Three salesmen checked into their hotel room. The desk clerk charged them $30 for the room and each kicked in ten bucks. When the night clerk came in, he realized that they had overcharged for the room and it should have cost $25. He sent the bellhop back with five one dollar bills to refund the money. The men took a dollar each, (meaning that they had each paid $9 for the room) and tipped the bellhop the remaining two dollars.

So, here’s the problem. Each man paid $9 (and 3 X 9 = 27) and the bellhop got two dollars - that makes a total of $29

What happened to the other dollar?

Here’s one that most people can solve in less than five seconds (but most will be wrong):

A bat and a ball cost $1.10 in total. The bat costs $1.00 more than the ball. How much does the ball cost?

Three salesmen rented a room for $25, they each handed over a $10 bill. The desk clerk sent back 5 $1 bills. They each kept one $1 bill and gave the bellhop the remaining 2 $1 bills.

That’s also fine … the hotel gave $5 … $1 to each of the 3 guys, and $2 to the bellhop.

This is why I measure financial transactions and companies primarily using cash flows. Cash flows rarely lie. EBITDA can lie. Adjusted EBITDA lies by definition. even GAAP lies, sometimes it’s even required to lie.

Good morning. I am increasingly realizing (albeit admittedly too late) the importance of cash flows, especially in the current environment.

I understand that one wants to invest in companies with good free cash flow…However, is there some metric ( for example, I see PEG ratio < 3 is good for a growth stock…Is there something like that to compare between 2 stocks based on their cash flows)

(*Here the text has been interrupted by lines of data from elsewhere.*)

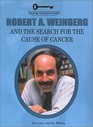 Robert Weinberg and the Search for the Cause of Cancer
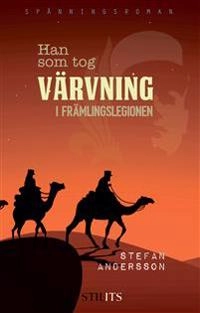 Han som tog värvning i Främlingslegionen; Stefan Andersson; 2020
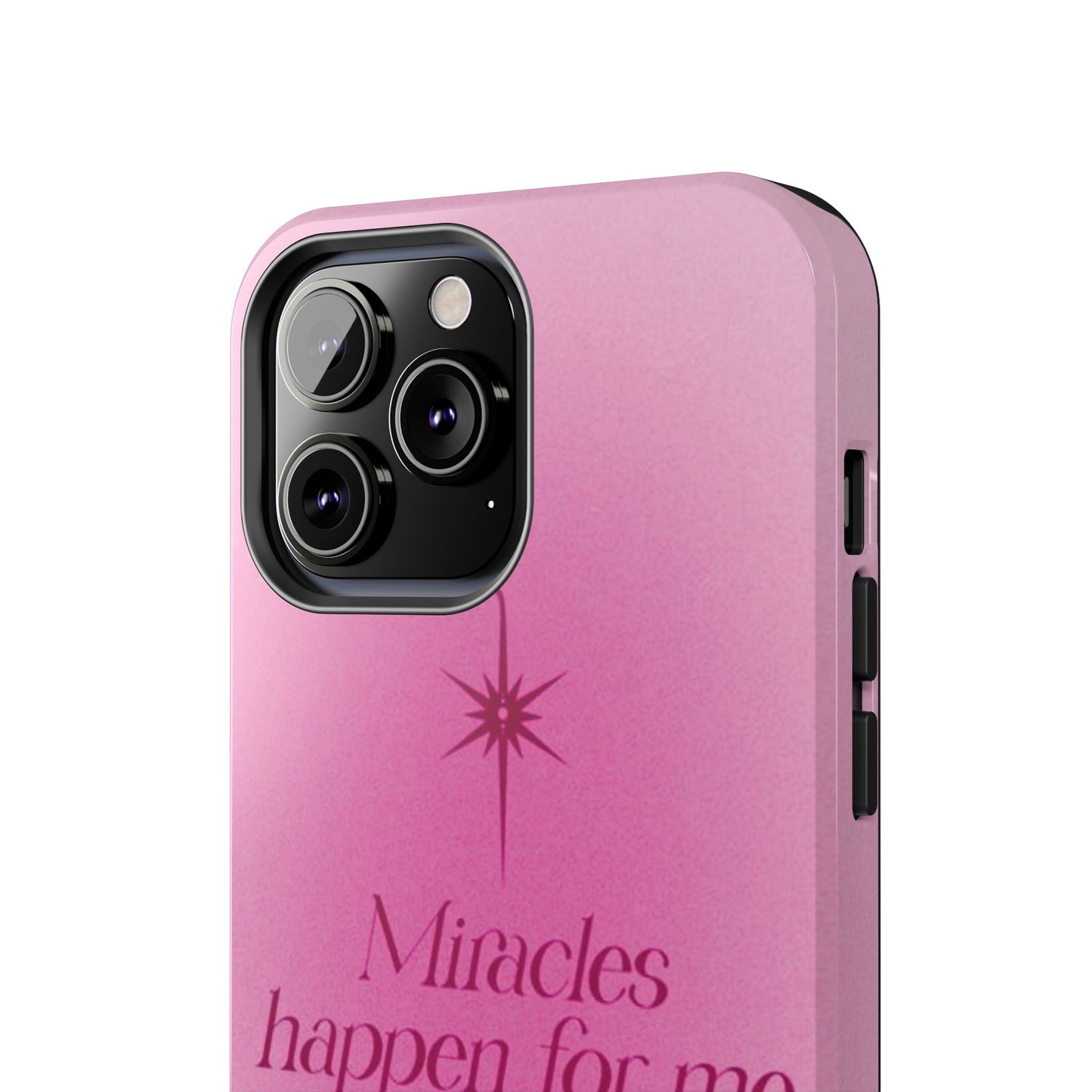 Miracles Happen Affirmation Phone Case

$30 is a red herring. The room cost $25. Each salesman paid $9 which equals $27 and the bellhop stole $2. $27-$2=$25, the cost of the room, the number you should be reconciling to.

As pointed out by others, $.05+$1.05=$1.10.

Now, here’s one from a favorite book of mine, The Man Who Counted by Melba Tahan.

3 brothers received an inheritance of 35 camels, one-half to the eldest, one-third to the middle son, and one-ninth to the youngest. However, no matter how they tried, the camels could not be divided fairly. For example, half of 35 is 17 and a half camels and a one-third and one-ninth do not divide evenly either.

A wise man riding by on a camel listened to the brother’s problem and announced he had a solution!

He gifted his camel to the brothers so now they owned 36 camels. He said to the eldest, if you divide 36 in half, you now have 18 camels, more than the 17 and a half you were supposed to get. To the middle son he said you have one-third, or 12 camels, more than the 11 and two-thirds you were supposed to get. To the youngest he said you now have 4 camels, more than the 3 and eight-ninths camel you were supposed to have.

The brothers were thrilled as the each got more camels than they originally thought they would! They counted up the camels they received, 18+12+4 which equaled 34 camels. As they had 36 camels, they gave back the wise man his camel plus the extra camel as a gift for solving the problem.

The wise man rode off with his 2 camels and all were happy.

Heh heh … a half plus a third plus a ninth does not make 100%, there is leftover … for the clever guy to get something from nothing (not really nothing, but rather the gift of acumen of allocating capital, and, more importantly, convincing others to do it his way). Just like much of wall street.